È passata oltre una settimana dalla morte di Hugo Chávez e ci sono ancora lunghe code di chilometri di persone provenienti da tutto il paese che si recano alla camera ardente per rendere l’ultimo omaggio al Presidente. Le elezioni presidenziali sono state indette per il 14 aprile e la collera sta montando per le provocazioni dell’oligarchia.
È molto difficile trasmettere anche solo una piccola parte delle manifestazioni di cordoglio e di emozione che il Venezuela ha visto nell’ultima settimana. Secondo alcune fonti, due milioni di persone hanno accompagnato la bara, mentre veniva trasportata dall’ospedale militare alle Próceres dove sarebbe stata esposta. Il percorso è di circa 8 km di lunghezza e il corteo funebre ci ha messo oltre 7 ore per coprirlo.
Nei giorni che sono seguiti, centinaia di migliaia – forse milioni di persone – sono state in coda per ore, per giorni alcune, per dare il loro ultimo saluto al presidente. Ciò è accaduto non solo per i programmi sociali attuati dal governo bolivariano, ma soprattutto per la sensazione provata per la prima volta dalla stragrande maggioranza della popolazione, dai lavoratori, dai poveri, dai contadini, e da molti altri che si considerano parte della classe media, di aver preso il futuro nelle proprie mani. Il profondo senso di orgoglio e di dignità, che i lavoratori comuni hanno ottenuto partecipando direttamente alla rivoluzione e alla sua difesa contro gli assalti ripetuti dell’oligarchia e dell’imperialismo, hanno creato un legame molto forte con il presidente.
Lo stato d’animo è stato giustamente riassunto da Mario Escalona, un attivista del consiglio della comunità di Yaracuy, citato nella eccellente cronaca del funerale fatta da Ewan Robertson di Venezuelanalysis (in inglese):
“Sono qui in rappresentanza di questa nuova patria che il nostro comandante ha fondato. Veniamo da una lotta, come il nostro comandante ci ha detto nel suo messaggio nazionale finale. Veniamo anche dai consejos comunales (Consigli comunali, ndt), siamo portavoce di di questi consigli, del potere popolare, lo strumento che Hugo Chávez ci ha lasciato. A tutto il popolo del Venezuela e al mondo intero diciamo: Chavez non è morto, è nei nostri cuori”.
Un'immagine dall'alto dei funerali di Chavez |
Chiaramente, l’umore non era solo di dolore, vi è stato anche un chiaro impegno a difendere le conquiste della rivoluzione e di estenderle. Un’indicazione di questo fatto si è avuta quando, non appena annunciata la notizia della morte di Chavez, un gruppo di motociclisti chavisti del quartiere 23 de Enero è andato a Chacao, dove un piccolo gruppo di giovani dell’opposizione si era incatenato chiedendo di vedere “la prova che Chavez fosse vivo”: sono stati rapidamente dispersi e le loro tende bruciate.

◆ Dati raccolti ◆
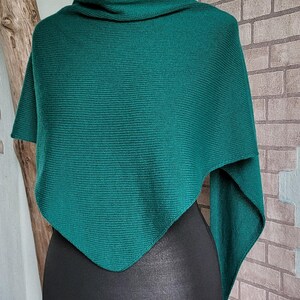 Könnte beinhalten: Ein türkisfarbener gestrickter Schal oder Poncho mit dreieckiger Form. Der Schal ist über eine schwarze Schaufensterpuppe gelegt.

◆ Esercizi da svolgere ◆
- a) Rispondi alle seguenti domande sul testo sui funerali di Chávez:
(i) Per quale data sono state indette le elezioni presidenziali?
(ii) Quanto è lungo, circa, il percorso della bara dall'ospedale militare alle Próceres?
(iii) Di quale consiglio è attivista Mario Escalona?
- b) Indica se ciascuna affermazione concorda con il testo sui funerali di Chávez, citando le parole che lo stabiliscono:
(i) Il corteo funebre ha impiegato meno di tre ore per coprire il percorso.
(ii) La cronaca del funerale citata è di Ewan Robertson di Venezuelanalysis.
(iii) I motociclisti chavisti andati a Chacao venivano dal quartiere 23 de Enero.
- c) Prosegui il testo sui funerali di Chávez a partire dalla sua ultima frase.
Per svolgere gli esercizi il materiale non serve.

◆ Risposte agli esercizi ◆
- a)
(i) Il 14 aprile.
(ii) Circa 8 km.
(iii) Del consiglio della comunità di Yaracuy.

- b)
(i) No: "il corteo funebre ci ha messo oltre 7 ore per coprirlo".
(ii) Sì: "citato nella eccellente cronaca del funerale fatta da Ewan Robertson di Venezuelanalysis".
(iii) Sì: "un gruppo di motociclisti chavisti del quartiere 23 de Enero è andato a Chacao".

- c)
Un compagno da Caracas ha descritto una conversazione che aveva avuto con un gruppo di militanti di base che stavano andando al funerale. Uno di loro era una donna, un ufficiale della riserva, il cui figlio fa il servizio militare al confine con la Colombia. Ha raccontato che parlando con sua madre le aveva detto che, se succedeva qualcosa, le avrebbe lasciato il suo bambino più piccolo per prendere le armi e difendere la rivoluzione. Ha aggiunto che, a suo parere, il modo migliore per difendere la rivoluzione in questo nuovo periodo è che ogni famiglia deve diventare “una fortezza armata della rivoluzione”, che la gente dovrebbe essere armata. Ha spiegato che, ovviamente, non si augura un conflitto armato tra venezuelani, ma che la rivoluzione deve essere difesa, armi alla mano, se necessario, contro ogni aggressione dell’oligarchia e dell’imperialismo.
Molte persone che, per un motivo o per l’altro, non hanno partecipato attivamente al movimento rivoluzionario negli ultimi tempi, si stanno riattivando. C’è la sensazione che, ora che Chávez non è più a capo della rivoluzione, sta alla base garantire la prosecuzione della rivoluzione.
Questi incidenti rivelano il vero stato d’animo delle masse. La classe dominante è molto spaventata. Nonostante i loro sforzi per organizzare una protesta tipo “cacerolazo”, i sostenitori dell’opposizione hanno finora preferito rimanere a casa.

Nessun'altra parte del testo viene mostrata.